John gave her a long look.  She was a tough one to figure out.  She'd brayed out a laugh a couple of times during dinner, and had mentioned a fondness for Harleys and the Ramones and the occasional boilermaker, but that was nothing more than crumbs.  He would have said it had to do with her being psychic - a wish to guard her own thoughts and feelings while she was being bombarded with impressions of other people.  But he'd known Missouri Mosely for almost thirty years.  Missouri didn't guard much of anything.

"I don't know," he said.  "Should it?"

"I don't know where your wife is, John."

"Kind of figured you didn't."

"And right now you'd like to tell me to get the hell away from your house, because I don't belong here.  I'm not part of your cozy little family, and if something's coming, you'd prefer to tackle it alongside people you're comfortable with, and not have to worry about an unknown quantity."

"That about covers it."

"Even though I might be able to give you something you need?"

"Such as?"

She waggled the Ouija board.  "Like I said.  I can chat up a few spirits.  See what's floating around the grapevine.  The dead love to talk."

"Seems like you do, too."

Pamela looked on past him, down the street.  It was quiet down there when John glanced that way, no one visible, nothing moving except someone's dog, sniffing around the cars parked at the curb halfway down the block.  "Here's the thing, John," she said.  "I don't know Rufus Turner.  I don't know you, or your sons.  I met Missouri last night.  I don't have a vested interest in any of you, or this situation.  I could walk away right now and not worry about anything that's going to happen.  I have a home to go back to, and a life that's got no connection to any of you.  But something told me to come here, starting a few days ago.  It told me to come here, now.  So I did.  Something, or someone, wants me here.  Thinks I've got a part to play in all this.  Maybe I'm just curious.  Let's go with that, because I don't like being told what to do.  I'll stick around because I'm curious."

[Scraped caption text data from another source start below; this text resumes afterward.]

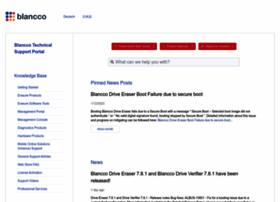 support.blancco.com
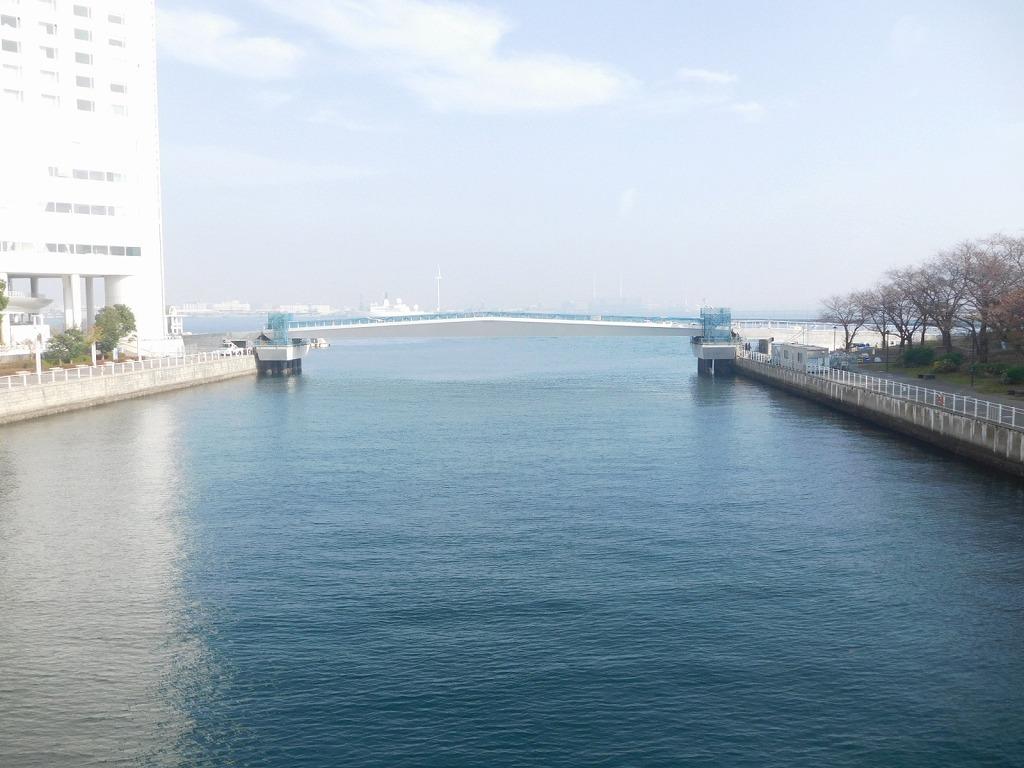 女神橋開通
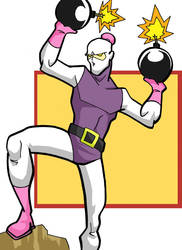 Bomberman by Gaston25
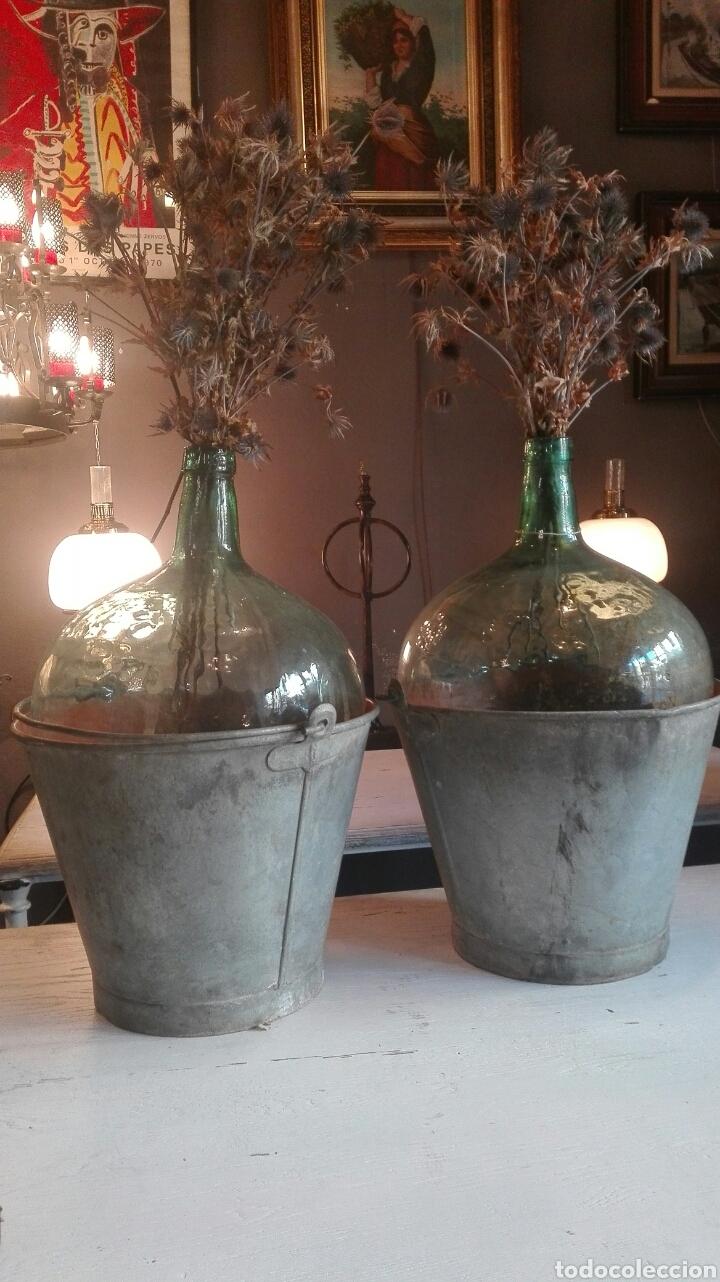jarrones decorativos vintage decoracin jarrones y floreros - Jarrones Decorativos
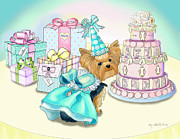 Puppy Mixed Media - Millie LaRue Birthday Party by Catia Cho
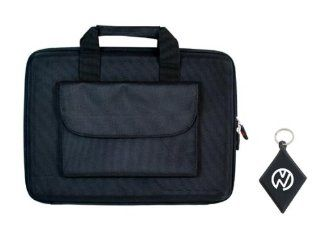 Toshiba Portege R835 p83 13.3 Inch Laptop Hard Case With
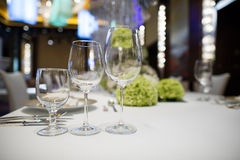 Wedding table. Set for dining Royalty Free Stock Image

"And if I tell you to get the hell out?"

"I'm thinking that would be a mistake."

"You got any clue why Rufus would send Dean to you?"

"Maybe he knew that if he told Dean to go home, Dean would tell him to go screw himself."  She smiled, but there was no humor behind it.  "So what's the verdict, John?  Do I stay, and try to help you out, or do I hit the road?"

"You want to be here, if this goes south?"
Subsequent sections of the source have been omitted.